Von Jürgen Fritz, Sa. 25. Apr 2020, Titelbild: SWR-Screenshot
Ein gängiges Argumentationsmuster in der Coronakrise lautet: hier Gesundheit und Menschenleben einer Minderheit, dort die Psyche aller sowie die Interessen der Wirtschaft. Diese Kontrastierung ist meines Erachtens völlig falsch und irreführend. Weshalb? Hier der Versuch einer Erklärung.
Ein zweiter, deutlich heftigerer Lockdown wäre viel verheerender als ein wenige Wochen längerer einmaliger Lockdown
Wenn es zu einem erneuten exponentiellem Anwachsen der Zahl der Infizierten und der Todesfälle kommen sollte, dann unweigerlich zu einem zweiten, viel längeren und vielleicht sogar härterem Lockdown als jetzt, so wird das beide Bereiche betreffen: a) Zum einen die Gesundheit nicht der Mehrheit, aber doch sehr vieler Menschen, inklusive tausender und abertausender neuer Todesfälle. Bisher sind wir hier inklusive der Dunkelziffer mit wohl nicht mal zehntausend Toten recht glimpflich davon gekommen.
b) Zum anderen wird ein zweiter, womöglich schärferer und längerer Lockdown aber auch die Psyche aller und die Wirtschaft noch viel mehr treffen, die dann völlig einzubrechen droht. Man stelle sich vor, was das für die Geschäfte, die Firmen, die Unternehmen und auch die Psyche der Menschen bedeuten wird, wenn man gerade alles wieder angeworfen hat und nur wenige Wochen später muss alles noch radikaler runtergefahren werden!
Die richtige Fragestellung lautet also nicht: Gesundheit und Leben einiger versus Psyche aller und florierende Wirtschaft, sondern die Frage lautet: ein einmaliger, etwas längerer Lockdown (ca. 3 Wochen, nun nach den ersten verfrühten Lockerungen wohl schon etwas länger) oder mehrere, immer härtere und längere Lockdowns.

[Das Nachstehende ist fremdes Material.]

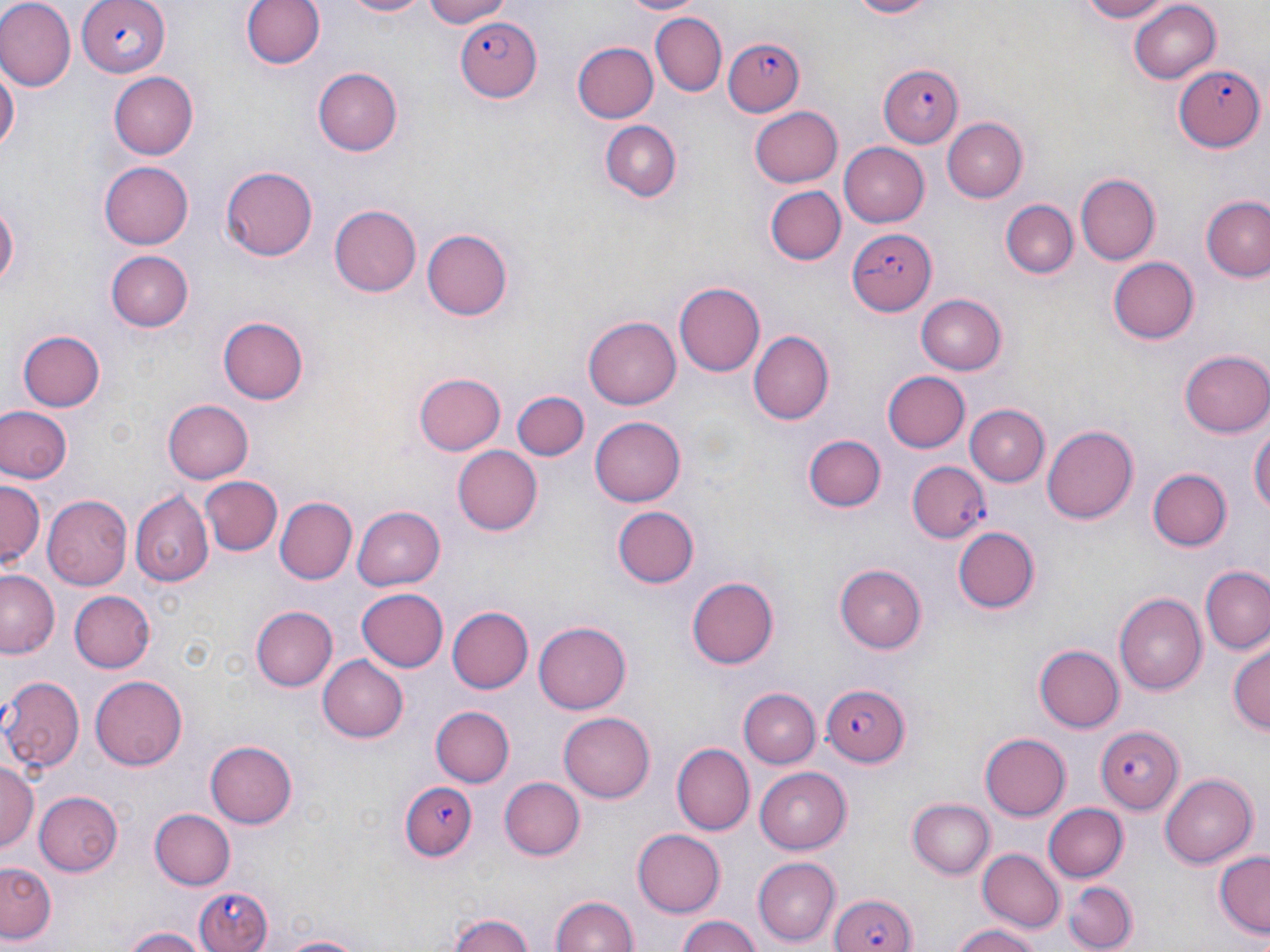

Approximate bounding boxes as named x1/y1/x2/y2 corners in pixels. Plasmodium falciparum-infected red blood cell locations: (x1=76, y1=0, x2=170, y2=75), (x1=455, y1=15, x2=542, y2=103), (x1=725, y1=38, x2=806, y2=117), (x1=1173, y1=65, x2=1264, y2=151), (x1=879, y1=66, x2=962, y2=147), (x1=847, y1=226, x2=936, y2=318), (x1=907, y1=463, x2=989, y2=542), (x1=819, y1=682, x2=910, y2=765), (x1=1094, y1=727, x2=1183, y2=814), (x1=397, y1=780, x2=479, y2=863), (x1=193, y1=884, x2=271, y2=952), (x1=829, y1=890, x2=916, y2=952). Uninfected red blood cell locations: (x1=0, y1=0, x2=75, y2=89), (x1=237, y1=0, x2=327, y2=73), (x1=338, y1=0, x2=435, y2=19), (x1=417, y1=0, x2=517, y2=27), (x1=615, y1=0, x2=704, y2=16), (x1=839, y1=0, x2=949, y2=20), (x1=1070, y1=0, x2=1175, y2=23), (x1=1126, y1=2, x2=1222, y2=84), (x1=651, y1=12, x2=726, y2=97), (x1=573, y1=44, x2=659, y2=123), (x1=0, y1=58, x2=18, y2=160), (x1=312, y1=67, x2=401, y2=156), (x1=108, y1=71, x2=198, y2=161), (x1=751, y1=104, x2=843, y2=186), (x1=942, y1=118, x2=1029, y2=205), (x1=599, y1=120, x2=683, y2=203), (x1=837, y1=142, x2=930, y2=226), (x1=100, y1=162, x2=193, y2=248), (x1=223, y1=165, x2=319, y2=261), (x1=1075, y1=175, x2=1160, y2=265), (x1=766, y1=186, x2=846, y2=265), (x1=1201, y1=191, x2=1270, y2=285), (x1=0, y1=192, x2=19, y2=298), (x1=1000, y1=199, x2=1078, y2=278), (x1=328, y1=205, x2=421, y2=297), (x1=420, y1=226, x2=515, y2=322), (x1=106, y1=251, x2=194, y2=331), (x1=1106, y1=256, x2=1198, y2=344), (x1=675, y1=282, x2=765, y2=377), (x1=915, y1=294, x2=1006, y2=375), (x1=583, y1=314, x2=680, y2=407), (x1=216, y1=316, x2=309, y2=406), (x1=17, y1=328, x2=105, y2=412), (x1=748, y1=332, x2=832, y2=424), (x1=1180, y1=350, x2=1270, y2=439), (x1=882, y1=371, x2=969, y2=453), (x1=415, y1=373, x2=504, y2=456), (x1=511, y1=390, x2=588, y2=461), (x1=163, y1=400, x2=254, y2=482), (x1=1, y1=404, x2=73, y2=484), (x1=965, y1=404, x2=1051, y2=486), (x1=591, y1=417, x2=686, y2=507), (x1=1250, y1=418, x2=1269, y2=528), (x1=1042, y1=425, x2=1138, y2=524), (x1=805, y1=433, x2=886, y2=512), (x1=453, y1=443, x2=542, y2=533), (x1=1148, y1=469, x2=1230, y2=551), (x1=203, y1=477, x2=280, y2=555), (x1=0, y1=478, x2=44, y2=565), (x1=132, y1=492, x2=214, y2=587), (x1=44, y1=496, x2=132, y2=590), (x1=277, y1=497, x2=356, y2=583), (x1=355, y1=506, x2=447, y2=591), (x1=614, y1=506, x2=700, y2=589), (x1=952, y1=526, x2=1041, y2=614), (x1=836, y1=564, x2=928, y2=653), (x1=1202, y1=568, x2=1270, y2=654), (x1=1, y1=569, x2=58, y2=657), (x1=686, y1=574, x2=780, y2=669), (x1=355, y1=587, x2=450, y2=673), (x1=1117, y1=590, x2=1209, y2=694), (x1=68, y1=591, x2=156, y2=672), (x1=447, y1=604, x2=534, y2=694), (x1=250, y1=605, x2=336, y2=692), (x1=535, y1=622, x2=631, y2=714), (x1=1227, y1=642, x2=1268, y2=738), (x1=1037, y1=643, x2=1127, y2=731), (x1=318, y1=656, x2=409, y2=743), (x1=91, y1=675, x2=187, y2=770), (x1=0, y1=676, x2=86, y2=772), (x1=740, y1=687, x2=821, y2=766), (x1=429, y1=706, x2=513, y2=788), (x1=557, y1=712, x2=655, y2=803), (x1=978, y1=733, x2=1070, y2=821), (x1=203, y1=737, x2=298, y2=829), (x1=672, y1=744, x2=754, y2=834), (x1=0, y1=758, x2=38, y2=856), (x1=755, y1=765, x2=852, y2=850), (x1=1160, y1=772, x2=1257, y2=867), (x1=501, y1=776, x2=586, y2=861), (x1=34, y1=790, x2=122, y2=874), (x1=907, y1=797, x2=994, y2=879), (x1=1043, y1=803, x2=1127, y2=881), (x1=150, y1=808, x2=235, y2=888), (x1=1058, y1=809, x2=1133, y2=952), (x1=630, y1=829, x2=723, y2=917), (x1=977, y1=848, x2=1063, y2=932), (x1=1213, y1=851, x2=1269, y2=937), (x1=753, y1=857, x2=840, y2=945), (x1=2, y1=861, x2=59, y2=944), (x1=1065, y1=878, x2=1137, y2=951), (x1=548, y1=893, x2=640, y2=952), (x1=444, y1=912, x2=540, y2=952), (x1=675, y1=915, x2=767, y2=952), (x1=949, y1=924, x2=1043, y2=952), (x1=120, y1=926, x2=215, y2=952), (x1=273, y1=934, x2=366, y2=952). Slide-level diagnosis: Plasmodium falciparum. Image is 1270×952 pixels. May-Grünwald-Giemsa stain. 1000x magnification. Optical microscopy. Thin blood smear. Single field of view.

Es geht um Disziplin, Klugheit und Umsicht oder weniger Disziplin, weniger Klugheit und weniger Umsicht
Armit Laschet, die FDP und die AfD, auch Teile der Grünen, sind also weniger besonders wirtschafts-, freiheits- und menschenfreundlich, wenn sie möglichst schnell, möglichst viele Lockerungen fordern, sondern unter Umständen – und das steht zu befürchten! – besonders kurzsichtig und besonders wenig rational. Das ist der Punkt.

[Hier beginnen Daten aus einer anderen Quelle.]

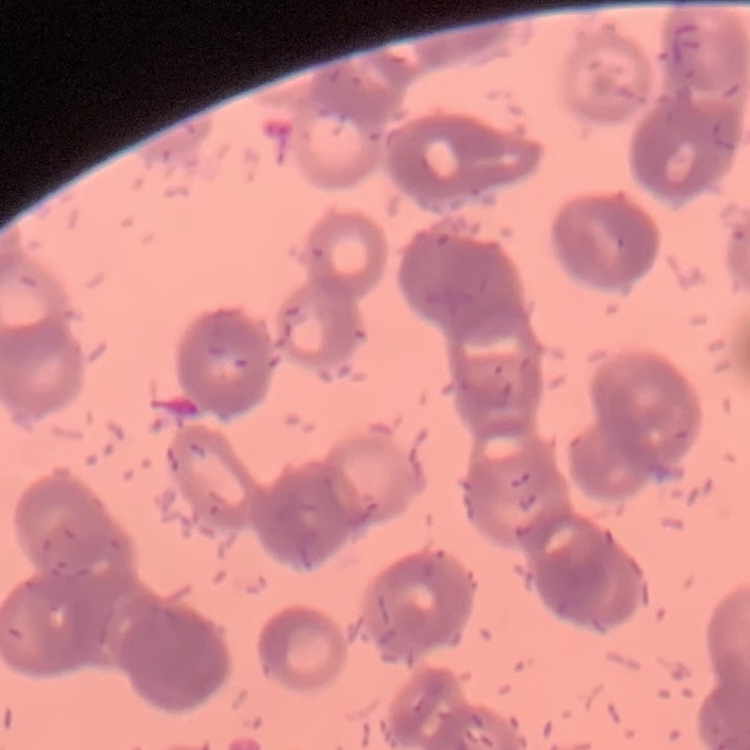
erythrocyte morphology = rouleaux formation
preparation = thin blood film
stain = Field's or Giemsa
image type = square crop of a larger photomicrograph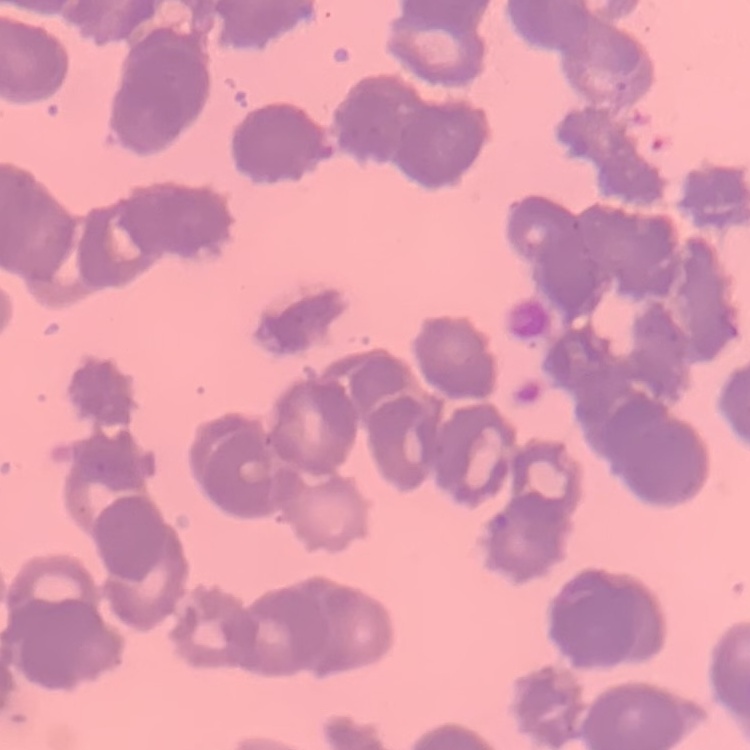
erythrocyte_morphology: rouleaux formation
image_type: one tile cut from a larger photomicrograph
stain: Field's or Giemsa
preparation: thin blood filmReport the malaria status of this cell.
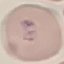

Parasitized.

Photographed with a smartphone camera at the microscope eyepiece. Giemsa-stained preparation. Cell patch, automatically extracted from a larger field of view and resized to 64 × 64 pixels. Thin blood smear.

Es geht nicht um Wirtschaft und Psyche aller versus Gesundheit und Menschenleben derjenigen, welche die Infektion mit SARS-CoV-2 besonders hart treffen wird und die das teilweise nicht überleben werden, sondern es geht um a) Disziplin, Klugheit und umsichtiges Agieren versus b) weniger Disziplin, weniger kluges, weniger umsichtiges Agieren mit womöglich katastrophalen Folgen für die physische Gesundheit nicht der Mehrheit, aber doch sehr vieler Menschen, für die Psyche aller UND für die Wirtschaft.
Es sei denn, die tatsächliche Gefahr ist sehr viel geringer als angenommen, was ja einige behaupten. Aber wehe, wenn nicht.
P.S.
Mehr als zwei Drittel der Deutschen (ca. 68 bis 69 Prozent) steht übrigens laut einer aktuellen Civey-Befragung grundsätzlich noch immer eher auf der Seite der Disziplin, der Klugheit, der Um- und Vorsicht. Nur gut ein Viertel halten die Einschränkungen der Grund- und Freiheitsrechts nicht mehr für verhältnismäßig.